Intent claim “records the purge faithfully” did not name Tamper Evidence as the composing dependency for court-admissible records. Soft-delete records the destruction with full attribution, but the records themselves are immutable only by specification. Court admissibility under FRCP Rule 37(e) or SOX §802 requires cryptographic protection against post-hoc modification, which only Tamper Evidence provides. The Composition notes carried the dependency; the Intent did not qualify the claim. Fixed: Intent paragraph extended to name Tamper Evidence as the composition that adds cryptographic protection for court-admissible and regulator-admissible evidence.
Behavior bullet on multi-cycle attribution had an inverted action. The bullet “Multiple delete/restore cycles are valid” read: “Each restore overwrites the deletion fields with the most recent delete’s attribution.” This is the wrong action — restore overwrites the restore fields, not the deletion fields. The Edge case “Multiple delete/restore cycles and attribution” and the Feedback bullets had the correct semantics; the Behavior bullet contradicted them. An implementer reading the Behavior bullet alone would have implemented restore to mutate deleted_by/deleted_at/deletion_reason — defeating Invariant 1’s within-epoch immutability and corrupting the audit trail. The Sonnet pass missed this. Fixed: Behavior bullet rewritten — soft_delete overwrites deletion fields with the new deletion’s attribution; restore overwrites restore fields with the new restore’s attribution; each category retains only the most recent attribution.

Scheduled rescan: 2026-05-20. Pass 1 GRID — one foundational finding: Regulated adversarial scenarios section absent despite required-when clause applying.
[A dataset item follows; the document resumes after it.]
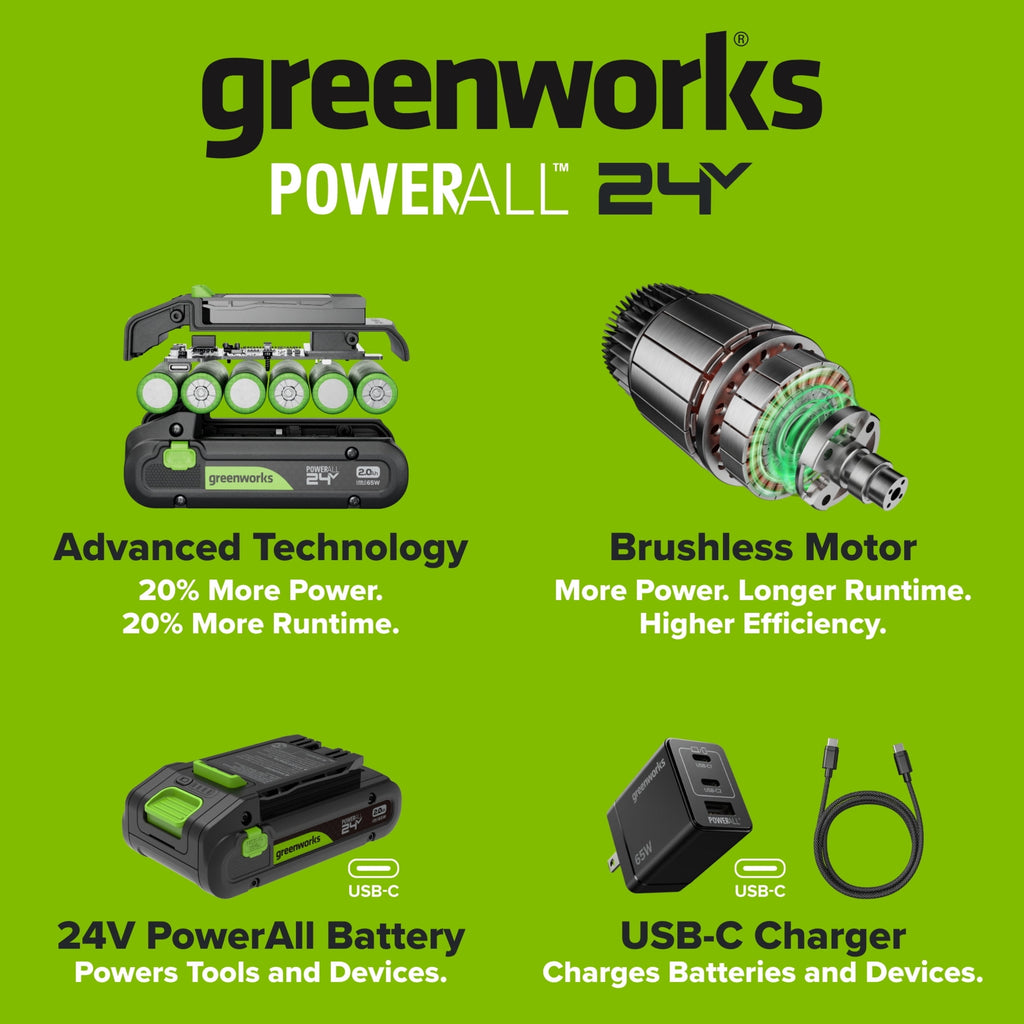 Greenworks PowerAll 24V Brushless 3/8 280 in-lb Drill, with 2Ah USB-C Battery, DD330A7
PRESSURE_TESTING.md requires the section for “patterns elsewhere whose examples invoke regulated domains”; the Flow section and Examples explicitly invoke GDPR Article 17 erasure, and Standards references name GDPR, HIPAA, FRCP, and SOX. The prior Lineage notes assessed the section as “not required” but the methodology’s required-when clause applies. Fixed: Regulated adversarial scenarios subsection added to Examples, walking regulator audit (GDPR supervisory authority verifying the erasure record), disputed erasure (data subject challenges purge status), and breach investigation (querying the Purged set by timestamp window for unexpected attribution). Pass 2 EOS clean. Pass 3 Linus clean. Round closes clean; status advances to 2026-05-20.